== WHAT IS EXPECTED ==
Copy the data below word for word, from the line containing "How much distance" through the end of the data, including both ends.

== EXERCISE DATA ==
::::::::

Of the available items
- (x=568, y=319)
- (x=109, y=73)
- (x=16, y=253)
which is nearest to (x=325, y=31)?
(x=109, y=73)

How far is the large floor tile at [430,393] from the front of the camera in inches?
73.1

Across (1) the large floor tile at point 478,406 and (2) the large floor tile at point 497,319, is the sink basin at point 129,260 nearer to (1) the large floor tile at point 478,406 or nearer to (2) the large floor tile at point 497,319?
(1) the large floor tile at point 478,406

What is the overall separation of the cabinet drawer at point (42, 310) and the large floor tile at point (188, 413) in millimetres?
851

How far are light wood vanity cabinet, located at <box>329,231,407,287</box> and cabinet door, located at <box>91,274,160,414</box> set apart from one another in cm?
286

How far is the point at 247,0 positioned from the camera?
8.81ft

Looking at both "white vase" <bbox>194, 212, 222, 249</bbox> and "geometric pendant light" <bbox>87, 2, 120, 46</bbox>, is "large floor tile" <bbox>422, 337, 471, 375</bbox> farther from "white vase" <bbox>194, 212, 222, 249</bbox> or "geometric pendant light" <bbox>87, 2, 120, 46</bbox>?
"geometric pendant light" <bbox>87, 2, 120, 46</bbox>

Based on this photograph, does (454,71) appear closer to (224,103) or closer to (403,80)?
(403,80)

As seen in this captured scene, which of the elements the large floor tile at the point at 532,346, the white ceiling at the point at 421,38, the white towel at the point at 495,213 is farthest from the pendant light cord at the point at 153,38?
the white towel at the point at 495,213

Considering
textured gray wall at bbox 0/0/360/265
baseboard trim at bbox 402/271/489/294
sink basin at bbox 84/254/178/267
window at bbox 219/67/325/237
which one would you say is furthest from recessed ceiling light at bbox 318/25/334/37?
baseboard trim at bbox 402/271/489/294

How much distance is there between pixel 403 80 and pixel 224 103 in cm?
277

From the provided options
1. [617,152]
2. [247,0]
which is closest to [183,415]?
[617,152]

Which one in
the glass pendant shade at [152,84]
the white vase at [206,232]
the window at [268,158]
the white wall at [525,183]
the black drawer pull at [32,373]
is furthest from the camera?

::::::::

== REPLY ==
How much distance is there between pixel 403 80 and pixel 224 103 in cm?
277

From the provided options
1. [617,152]
2. [247,0]
which is closest to [183,415]?
[617,152]

Which one in
the glass pendant shade at [152,84]
the white vase at [206,232]
the window at [268,158]
the white wall at [525,183]
the black drawer pull at [32,373]
is furthest from the camera?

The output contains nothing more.